In fondo Laura è una guerriera, un’Amazzone che in tema di combattività passa abilmente dalla pratica alla teoria. Il suo cognome richiama il nome (Sigmund) del padre della psicanalisi (Freud) e chissà che questo non c’entri con il suo cammino accademico. Si è infatti laureata in psicologia con una tesi dal titolo “Fallimento sotto pressione“. E poi dicono che studiare non serve. Dopo aver perso il secondo parziale, quando di pressione addosso ne aveva eccome, è stata anche vicinissima a fallire. In più di un’occasione. Ultima nel tie-break decisivo, dove si è trovata sotto 4-1. Ma non ha fallito. Come ha fatto? Lei assicura che la teoria, almeno sul campo, non serve. Onestamente non ho pensato alla mia tesi quando ero sul campo (e qui sorride, ndr). Della “conoscenza” in campo non te ne fai nulla, lo sai che devi essere concentrata sul punto successivo ma il punto è come riuscirci, è questo che conta. Non c’è una teoria, non serve a nulla. Per questo si chiama teoria”.

In effetti le difficoltà sul campo erano reali, non certo teoriche.
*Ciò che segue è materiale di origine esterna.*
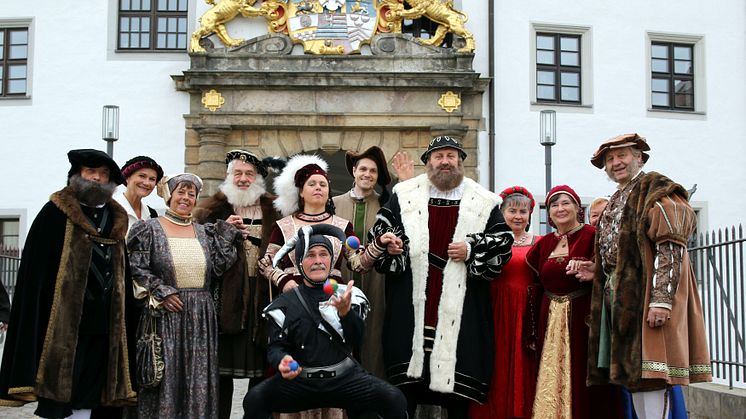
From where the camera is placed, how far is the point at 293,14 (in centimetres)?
1534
Dopo un ottimo inizio, specie a servizio, Laura ha faticato a esprimere il suo tennis abituale. “Hai ragione, sono partita servendo molto bene. Poi lei è cresciuta e io non sono riuscita più a creare il punto come volevo, quindi ho provato a concentrarmi di nuovo sul mio di servizio perché sul suo non riuscivo più a fare molto. Non sapevo quale fosse il problema e mi sono detta ‘ok, se lo risolvi probabilmente vincerai l’incontro, altrimenti probabilmente lo perderai’. Alla fine ho capito che il servizio e il primo colpo dopo il servizio erano fondamentali, giocare bene quei due colpi mi avrebbero dato molte chance di vincere il punto”.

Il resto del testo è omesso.